We believe that automation with adequate quality control mechanisms makes it easy for translators to create higher quality translations more easily.
Translation has helped already many communities to create new content. However, there are still communities with potential to grow by using translation that have not been using the tool as much.
Content Translation’s Boost initiative is aimed at expanding the use of translation to help more communities grow. By enabling new and more visible ways to contribute by using translation, we expect communities to attract new editors, and expand the knowledge available in their languages.
We identified potential for expanding its use to more contexts that can benefit from translation:
- Translation can be used by more wikis. The adoption of Content Translation varies significantly from wiki to wiki, and there are wikis with potential to benefit from using translation more.
- Translation can be used in more ways. Currently, Content Translation focuses on creating new articles on desktop. Supporting new kinds of contribution such as expanding existing articles with new sections, or mobile translation enable more opportunities to contribute.

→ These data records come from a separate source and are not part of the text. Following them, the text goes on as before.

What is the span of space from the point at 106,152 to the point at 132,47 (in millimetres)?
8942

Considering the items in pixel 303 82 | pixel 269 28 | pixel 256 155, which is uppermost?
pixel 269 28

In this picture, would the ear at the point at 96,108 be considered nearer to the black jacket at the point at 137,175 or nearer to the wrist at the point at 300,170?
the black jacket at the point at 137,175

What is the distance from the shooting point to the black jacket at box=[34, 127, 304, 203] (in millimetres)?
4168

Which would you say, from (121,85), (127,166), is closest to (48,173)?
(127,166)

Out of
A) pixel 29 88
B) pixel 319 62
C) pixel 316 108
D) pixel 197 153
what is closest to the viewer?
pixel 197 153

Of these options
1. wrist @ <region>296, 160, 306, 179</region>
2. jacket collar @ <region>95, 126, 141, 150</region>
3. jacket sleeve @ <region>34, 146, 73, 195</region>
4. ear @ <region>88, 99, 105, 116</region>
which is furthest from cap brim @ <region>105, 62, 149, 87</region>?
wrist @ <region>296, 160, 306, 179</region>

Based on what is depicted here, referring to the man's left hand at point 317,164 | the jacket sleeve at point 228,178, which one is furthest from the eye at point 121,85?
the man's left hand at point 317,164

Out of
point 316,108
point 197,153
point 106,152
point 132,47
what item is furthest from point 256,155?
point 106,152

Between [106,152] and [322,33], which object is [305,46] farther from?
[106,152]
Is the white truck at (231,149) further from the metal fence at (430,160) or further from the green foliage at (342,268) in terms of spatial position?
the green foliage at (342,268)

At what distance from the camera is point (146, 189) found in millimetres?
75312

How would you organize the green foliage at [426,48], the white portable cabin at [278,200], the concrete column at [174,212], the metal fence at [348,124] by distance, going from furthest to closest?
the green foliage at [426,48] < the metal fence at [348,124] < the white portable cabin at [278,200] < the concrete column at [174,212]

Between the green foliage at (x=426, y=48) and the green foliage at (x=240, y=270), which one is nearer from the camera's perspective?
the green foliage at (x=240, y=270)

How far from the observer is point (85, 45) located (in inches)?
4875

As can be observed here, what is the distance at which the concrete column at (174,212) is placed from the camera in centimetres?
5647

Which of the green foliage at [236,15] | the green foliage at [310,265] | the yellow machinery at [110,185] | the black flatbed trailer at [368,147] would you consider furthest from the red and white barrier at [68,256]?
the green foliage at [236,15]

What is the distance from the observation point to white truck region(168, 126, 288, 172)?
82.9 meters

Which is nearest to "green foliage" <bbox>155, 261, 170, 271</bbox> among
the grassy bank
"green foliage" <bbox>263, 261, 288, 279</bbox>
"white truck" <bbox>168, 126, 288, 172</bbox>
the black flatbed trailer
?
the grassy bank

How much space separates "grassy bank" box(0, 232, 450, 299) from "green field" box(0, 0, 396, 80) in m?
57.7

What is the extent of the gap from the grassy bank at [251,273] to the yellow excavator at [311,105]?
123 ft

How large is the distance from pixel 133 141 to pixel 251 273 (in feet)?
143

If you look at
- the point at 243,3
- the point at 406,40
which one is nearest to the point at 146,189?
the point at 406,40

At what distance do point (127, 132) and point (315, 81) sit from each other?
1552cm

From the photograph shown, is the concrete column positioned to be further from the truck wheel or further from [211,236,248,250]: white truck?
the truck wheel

During the next months we will focus on wikis with potential to grow by translation. As a representative set of those wikis we have initially selected Malayalam, Bengali, Tagalog, Javanese, and Mongolian. We’ll be contacting these communities to gauge the interest in the project, and learn about their particular needs to support them better. We expect these and similar communities to benefit as a result.
Our specific plans will be heavily influenced by research in the selected communities and their feedback. Please, provide any feedback about this initiative in the discussion page. We are interested in hearing your ideas on how to help communities grow by using translation.